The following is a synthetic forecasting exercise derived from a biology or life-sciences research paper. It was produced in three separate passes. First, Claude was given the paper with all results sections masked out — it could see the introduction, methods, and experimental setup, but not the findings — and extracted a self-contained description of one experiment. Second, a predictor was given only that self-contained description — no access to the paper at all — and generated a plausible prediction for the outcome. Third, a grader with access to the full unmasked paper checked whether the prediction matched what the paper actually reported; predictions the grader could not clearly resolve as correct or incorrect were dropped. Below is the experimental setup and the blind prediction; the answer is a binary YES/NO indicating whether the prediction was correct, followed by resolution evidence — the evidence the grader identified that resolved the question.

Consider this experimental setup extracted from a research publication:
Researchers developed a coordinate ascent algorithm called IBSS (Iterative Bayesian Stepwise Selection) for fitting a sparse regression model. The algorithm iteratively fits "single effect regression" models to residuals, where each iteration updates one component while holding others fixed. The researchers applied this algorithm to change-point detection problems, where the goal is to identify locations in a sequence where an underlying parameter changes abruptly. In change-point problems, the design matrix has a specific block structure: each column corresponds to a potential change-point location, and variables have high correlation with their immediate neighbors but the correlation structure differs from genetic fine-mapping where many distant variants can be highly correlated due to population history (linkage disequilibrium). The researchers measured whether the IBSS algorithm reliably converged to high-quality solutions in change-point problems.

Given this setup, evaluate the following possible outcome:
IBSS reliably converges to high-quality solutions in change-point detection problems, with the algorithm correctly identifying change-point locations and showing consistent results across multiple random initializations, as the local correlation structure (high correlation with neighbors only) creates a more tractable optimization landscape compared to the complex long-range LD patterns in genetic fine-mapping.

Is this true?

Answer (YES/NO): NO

= What is needed =
The required result is an exact repetition of the lines from the one containing "Given this setup, evaluate" through the last line of the data.

= Completed exercise =
Given this setup, evaluate the following possible outcome:
IBSS reliably converges to high-quality solutions in change-point detection problems, with the algorithm correctly identifying change-point locations and showing consistent results across multiple random initializations, as the local correlation structure (high correlation with neighbors only) creates a more tractable optimization landscape compared to the complex long-range LD patterns in genetic fine-mapping.

Is this true?

Answer (YES/NO): NO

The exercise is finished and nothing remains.